Spending a sunny autumn Saturday selling cast-offs from garages, attics and basements might ordinarily hold little appeal for college students, but for the right cause, they will forgo the football game for a yard sale.
A group of McDaniel College sophomores spent two days hauling, sorting, pricing and showcasing hundreds of items donated for a yard sale to Shepherd's Staff, an outreach ministry to the needy in Carroll County. They are trying to make a difference.
The students are part of the local effort participating in Make a Difference Day, a nationwide movement sponsored by USA Weekend and the Points of Light Foundation that encourages neighbors to help each other. The event is tomorrow.
"What a great day to ask the community to help people who can't always help themselves," said Kathy Brown, director of Shepherd's Staff. "The title says it all. We can make a difference."
Preparing for the yard sale, the students' first task was to hang a large black banner with "Make a Difference" in bold white letters between two trees in the front yard of Brown's Wakefield Valley home. Her porch, deck and driveway will be yard sale headquarters tomorrow. For the last few weeks, Brown's neighbors have deposited hundreds of sellable items at her front door.
The students, who call themselves Shepherd's Angels, unpacked boxes with oil lamps, crystal, china, canisters, decorator pillows, baskets, rugs, paintings and crocks. They sorted through bags of clothing, linens and shoes. Brown's yard sale staff has orders to take any offer.
"We are getting rid of it all," said Brown, who promises low prices to keep the second-hand merchandise moving. "These girls are invaluable to me, and they are so eager to help."
Asked if she was tempted to buy any of the items, Lindsey Schwartz replied, "We are poor college students."
Her friend Amy Grose added, "If I find something I want, I'll buy it."
Another friend, Katie Martin, who edits the Shepherd's Staff newsletter, said community service can be really satisfying.
"This is a great cause," she said.
All the money from the sale will go to the Shepherd's Staff prescription medicine fund, which has seen a large increase in demand, Brown said.
"People are asking more often for dollars for medicines, and we can't meet the requests," she said. "They are uninsured and underinsured.
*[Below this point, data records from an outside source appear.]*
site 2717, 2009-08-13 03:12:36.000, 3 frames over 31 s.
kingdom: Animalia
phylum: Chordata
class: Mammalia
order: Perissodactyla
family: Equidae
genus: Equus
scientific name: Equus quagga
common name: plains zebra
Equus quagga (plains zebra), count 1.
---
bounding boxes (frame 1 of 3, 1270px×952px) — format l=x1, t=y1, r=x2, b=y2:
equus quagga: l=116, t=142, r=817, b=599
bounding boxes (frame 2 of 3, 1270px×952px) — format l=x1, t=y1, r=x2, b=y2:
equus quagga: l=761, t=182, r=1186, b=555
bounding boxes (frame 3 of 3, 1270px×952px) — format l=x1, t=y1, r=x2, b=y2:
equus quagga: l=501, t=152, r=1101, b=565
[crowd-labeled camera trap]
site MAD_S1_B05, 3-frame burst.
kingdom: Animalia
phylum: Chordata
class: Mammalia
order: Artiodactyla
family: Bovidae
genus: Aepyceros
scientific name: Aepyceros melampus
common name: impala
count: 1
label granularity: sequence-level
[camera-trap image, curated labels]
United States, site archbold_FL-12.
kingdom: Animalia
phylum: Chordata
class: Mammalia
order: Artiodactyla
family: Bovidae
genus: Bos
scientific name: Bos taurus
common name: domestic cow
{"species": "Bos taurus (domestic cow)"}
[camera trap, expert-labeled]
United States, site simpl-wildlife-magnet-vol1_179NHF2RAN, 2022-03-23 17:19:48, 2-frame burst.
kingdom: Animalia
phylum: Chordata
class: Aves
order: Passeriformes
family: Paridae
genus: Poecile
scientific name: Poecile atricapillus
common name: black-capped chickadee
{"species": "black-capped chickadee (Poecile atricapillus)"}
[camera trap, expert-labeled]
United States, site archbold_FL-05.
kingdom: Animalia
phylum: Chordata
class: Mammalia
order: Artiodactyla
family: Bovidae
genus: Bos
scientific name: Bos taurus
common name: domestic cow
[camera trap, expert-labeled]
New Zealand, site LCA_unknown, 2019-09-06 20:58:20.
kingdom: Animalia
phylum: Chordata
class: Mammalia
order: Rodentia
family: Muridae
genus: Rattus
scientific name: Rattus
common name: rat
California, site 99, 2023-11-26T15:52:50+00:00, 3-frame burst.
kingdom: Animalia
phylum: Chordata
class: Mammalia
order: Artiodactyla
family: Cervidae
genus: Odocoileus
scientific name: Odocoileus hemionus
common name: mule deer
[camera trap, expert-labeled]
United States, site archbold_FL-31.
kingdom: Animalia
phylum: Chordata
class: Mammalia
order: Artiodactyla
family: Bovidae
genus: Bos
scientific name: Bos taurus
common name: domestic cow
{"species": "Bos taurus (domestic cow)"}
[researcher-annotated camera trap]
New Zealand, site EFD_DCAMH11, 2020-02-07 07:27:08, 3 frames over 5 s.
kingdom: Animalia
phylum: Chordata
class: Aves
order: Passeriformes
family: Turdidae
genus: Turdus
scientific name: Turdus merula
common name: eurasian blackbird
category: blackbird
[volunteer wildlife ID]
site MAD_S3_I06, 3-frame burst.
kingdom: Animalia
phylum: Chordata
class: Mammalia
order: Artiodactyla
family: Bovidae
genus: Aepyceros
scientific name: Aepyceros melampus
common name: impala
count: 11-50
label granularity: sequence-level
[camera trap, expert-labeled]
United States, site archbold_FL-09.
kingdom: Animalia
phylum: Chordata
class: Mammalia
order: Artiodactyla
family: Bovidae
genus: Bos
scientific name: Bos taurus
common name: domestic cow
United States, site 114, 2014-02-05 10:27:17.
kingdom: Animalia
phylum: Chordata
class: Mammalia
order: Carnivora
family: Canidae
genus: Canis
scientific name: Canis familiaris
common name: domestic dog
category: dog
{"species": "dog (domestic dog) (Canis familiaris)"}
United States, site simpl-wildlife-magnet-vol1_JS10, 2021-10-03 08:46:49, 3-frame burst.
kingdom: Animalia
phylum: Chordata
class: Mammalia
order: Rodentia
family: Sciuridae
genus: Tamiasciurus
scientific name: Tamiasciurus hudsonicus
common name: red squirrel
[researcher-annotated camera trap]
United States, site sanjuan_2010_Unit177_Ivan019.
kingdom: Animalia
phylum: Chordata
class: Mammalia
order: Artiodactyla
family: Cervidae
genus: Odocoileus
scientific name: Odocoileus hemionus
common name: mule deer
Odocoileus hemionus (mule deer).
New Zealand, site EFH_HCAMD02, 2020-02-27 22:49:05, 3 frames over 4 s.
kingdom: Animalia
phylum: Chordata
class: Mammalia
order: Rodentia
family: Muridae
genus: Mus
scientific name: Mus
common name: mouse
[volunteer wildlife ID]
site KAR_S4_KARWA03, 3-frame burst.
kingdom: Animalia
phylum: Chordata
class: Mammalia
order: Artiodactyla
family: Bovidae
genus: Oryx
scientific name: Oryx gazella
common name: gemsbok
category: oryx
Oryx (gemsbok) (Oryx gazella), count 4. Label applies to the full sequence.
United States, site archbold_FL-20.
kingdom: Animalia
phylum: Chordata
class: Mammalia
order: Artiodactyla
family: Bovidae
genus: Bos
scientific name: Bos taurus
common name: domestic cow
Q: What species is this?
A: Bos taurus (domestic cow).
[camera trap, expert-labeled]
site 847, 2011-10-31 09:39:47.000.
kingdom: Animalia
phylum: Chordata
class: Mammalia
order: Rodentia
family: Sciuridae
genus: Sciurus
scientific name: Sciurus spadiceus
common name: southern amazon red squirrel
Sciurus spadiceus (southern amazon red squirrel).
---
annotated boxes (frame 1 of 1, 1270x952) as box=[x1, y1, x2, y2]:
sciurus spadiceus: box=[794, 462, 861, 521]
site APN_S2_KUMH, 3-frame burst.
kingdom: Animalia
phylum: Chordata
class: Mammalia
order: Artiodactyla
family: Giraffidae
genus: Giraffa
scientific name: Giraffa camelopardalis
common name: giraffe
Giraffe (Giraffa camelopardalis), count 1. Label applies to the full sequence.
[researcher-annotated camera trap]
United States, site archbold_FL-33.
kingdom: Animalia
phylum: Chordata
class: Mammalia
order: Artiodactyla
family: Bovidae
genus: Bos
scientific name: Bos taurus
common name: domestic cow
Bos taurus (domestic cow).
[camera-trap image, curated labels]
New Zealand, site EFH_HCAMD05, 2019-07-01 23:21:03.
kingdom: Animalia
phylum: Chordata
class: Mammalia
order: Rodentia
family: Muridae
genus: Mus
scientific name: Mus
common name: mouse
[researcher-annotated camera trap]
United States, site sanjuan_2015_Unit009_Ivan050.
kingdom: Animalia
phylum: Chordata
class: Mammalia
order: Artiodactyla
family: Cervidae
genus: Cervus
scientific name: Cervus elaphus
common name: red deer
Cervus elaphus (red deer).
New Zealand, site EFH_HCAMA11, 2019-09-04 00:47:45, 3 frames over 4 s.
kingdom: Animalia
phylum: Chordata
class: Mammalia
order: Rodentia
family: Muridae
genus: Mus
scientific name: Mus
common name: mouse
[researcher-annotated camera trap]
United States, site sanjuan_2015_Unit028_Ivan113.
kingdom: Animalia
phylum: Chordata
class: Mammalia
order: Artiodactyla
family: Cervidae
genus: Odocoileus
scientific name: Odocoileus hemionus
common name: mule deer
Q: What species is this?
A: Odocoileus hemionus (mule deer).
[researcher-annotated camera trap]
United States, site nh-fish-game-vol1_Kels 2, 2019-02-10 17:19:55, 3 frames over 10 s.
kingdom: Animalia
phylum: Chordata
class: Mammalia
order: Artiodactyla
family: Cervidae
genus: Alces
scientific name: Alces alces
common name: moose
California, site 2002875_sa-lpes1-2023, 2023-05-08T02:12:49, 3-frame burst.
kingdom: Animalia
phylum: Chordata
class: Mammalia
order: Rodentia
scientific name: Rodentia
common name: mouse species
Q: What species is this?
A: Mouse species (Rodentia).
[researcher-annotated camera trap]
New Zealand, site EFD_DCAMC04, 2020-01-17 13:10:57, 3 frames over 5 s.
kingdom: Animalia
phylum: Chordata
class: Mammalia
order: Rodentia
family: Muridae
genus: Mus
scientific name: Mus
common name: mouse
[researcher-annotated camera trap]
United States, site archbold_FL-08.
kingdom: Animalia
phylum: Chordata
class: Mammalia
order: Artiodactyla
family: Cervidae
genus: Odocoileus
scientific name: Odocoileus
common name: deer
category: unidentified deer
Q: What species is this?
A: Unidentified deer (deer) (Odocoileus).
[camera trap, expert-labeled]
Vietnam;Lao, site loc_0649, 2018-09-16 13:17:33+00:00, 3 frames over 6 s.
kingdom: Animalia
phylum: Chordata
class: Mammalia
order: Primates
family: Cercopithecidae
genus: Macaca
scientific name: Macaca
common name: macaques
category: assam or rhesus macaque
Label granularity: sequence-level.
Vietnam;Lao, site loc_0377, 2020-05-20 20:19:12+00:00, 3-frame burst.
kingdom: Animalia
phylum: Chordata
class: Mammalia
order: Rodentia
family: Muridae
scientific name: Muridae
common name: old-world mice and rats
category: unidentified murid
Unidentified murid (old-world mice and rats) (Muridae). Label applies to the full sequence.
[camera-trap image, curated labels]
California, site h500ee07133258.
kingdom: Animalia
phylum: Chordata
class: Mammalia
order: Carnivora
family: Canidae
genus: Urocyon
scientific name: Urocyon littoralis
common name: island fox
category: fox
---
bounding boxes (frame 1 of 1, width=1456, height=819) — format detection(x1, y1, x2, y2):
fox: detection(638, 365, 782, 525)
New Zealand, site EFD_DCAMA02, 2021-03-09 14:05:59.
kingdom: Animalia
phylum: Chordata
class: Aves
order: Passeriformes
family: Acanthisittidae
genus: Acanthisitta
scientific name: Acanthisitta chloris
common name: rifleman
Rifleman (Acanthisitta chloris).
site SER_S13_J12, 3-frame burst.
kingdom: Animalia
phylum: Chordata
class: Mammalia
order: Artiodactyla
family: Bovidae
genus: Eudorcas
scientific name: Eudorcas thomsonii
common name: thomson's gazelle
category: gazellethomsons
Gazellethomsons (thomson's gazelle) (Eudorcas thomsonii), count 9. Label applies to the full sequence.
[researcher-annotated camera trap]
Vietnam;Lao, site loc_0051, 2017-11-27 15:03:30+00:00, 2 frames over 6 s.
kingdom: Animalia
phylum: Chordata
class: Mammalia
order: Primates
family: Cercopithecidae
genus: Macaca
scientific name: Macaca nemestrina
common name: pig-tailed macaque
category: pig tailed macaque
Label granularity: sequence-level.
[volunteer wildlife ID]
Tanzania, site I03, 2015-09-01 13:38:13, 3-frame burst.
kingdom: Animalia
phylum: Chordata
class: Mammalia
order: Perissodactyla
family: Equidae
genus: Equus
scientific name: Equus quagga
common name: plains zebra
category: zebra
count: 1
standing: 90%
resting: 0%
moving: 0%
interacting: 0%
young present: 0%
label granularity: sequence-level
Some of them can't even make the co-payments."
From household chores to car washes, sewing bees and lawn work, Carroll volunteers expect to make a difference in the community tomorrow.
At North Carroll High School, Linus Project volunteers expect to quilt, knit or sew about 500 blankets for needy children. Those willing to bring a sewing machine are the most welcome. Those who lack stitching ability can cut fabric, match quilt pieces or work on other tasks at several workstations.
"We will have a huge set-up in the school gym," said Stacey Taylor Smith, director of Volunteer Carroll.
About 30 other McDaniel College students have assigned themselves various tasks. They are washing buses for Head Start, gardening and raking at Piney Run Park in Eldersburg and helping Habitat for Humanity work with its new home project in Westminster.
"We have teams everywhere promoting the idea that we can all set aside a day to examine how we can make a difference," said Judi Johnson, volunteer activities specialist with Volunteer Carroll.